> [GESTELLTE AUFGABE] Gib aus dem unten stehenden Text zum Gaspreisverfahren der Stadtwerke Karlsruhe den Abschnitt wortgetreu wieder, der mit den Worten „Entscheidungsstichwort (Thema)“ beginnt und mit „Verpflichtungszusagen sind bindend.“ endet.

Entscheidungsstichwort (Thema)
Stadtwerke Karlsruhe. Gaspreisverfahren
Tenor
1. Die von der Betroffenen mit Schreiben an die Beschlussabteilung vom 24. November 2008 angebotenen Verpflichtungszusagen sind bindend.
2. Das Verfahren gegen die Betroffene wird nach Maßgabe des § 32 b Absatz 1 Satz 2 GWB eingestellt.
3. Die Gebühr für das Verfahren einschließlich der Entscheidung beträgt […] EUR.
Tatbestand
I.

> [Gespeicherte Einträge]
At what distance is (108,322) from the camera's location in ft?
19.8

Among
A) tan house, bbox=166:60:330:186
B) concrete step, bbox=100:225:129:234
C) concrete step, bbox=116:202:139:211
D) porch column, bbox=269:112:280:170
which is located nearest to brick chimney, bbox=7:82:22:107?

> [LÖSUNG]
Entscheidungsstichwort (Thema)
Stadtwerke Karlsruhe. Gaspreisverfahren
Tenor
1. Die von der Betroffenen mit Schreiben an die Beschlussabteilung vom 24. November 2008 angebotenen Verpflichtungszusagen sind bindend.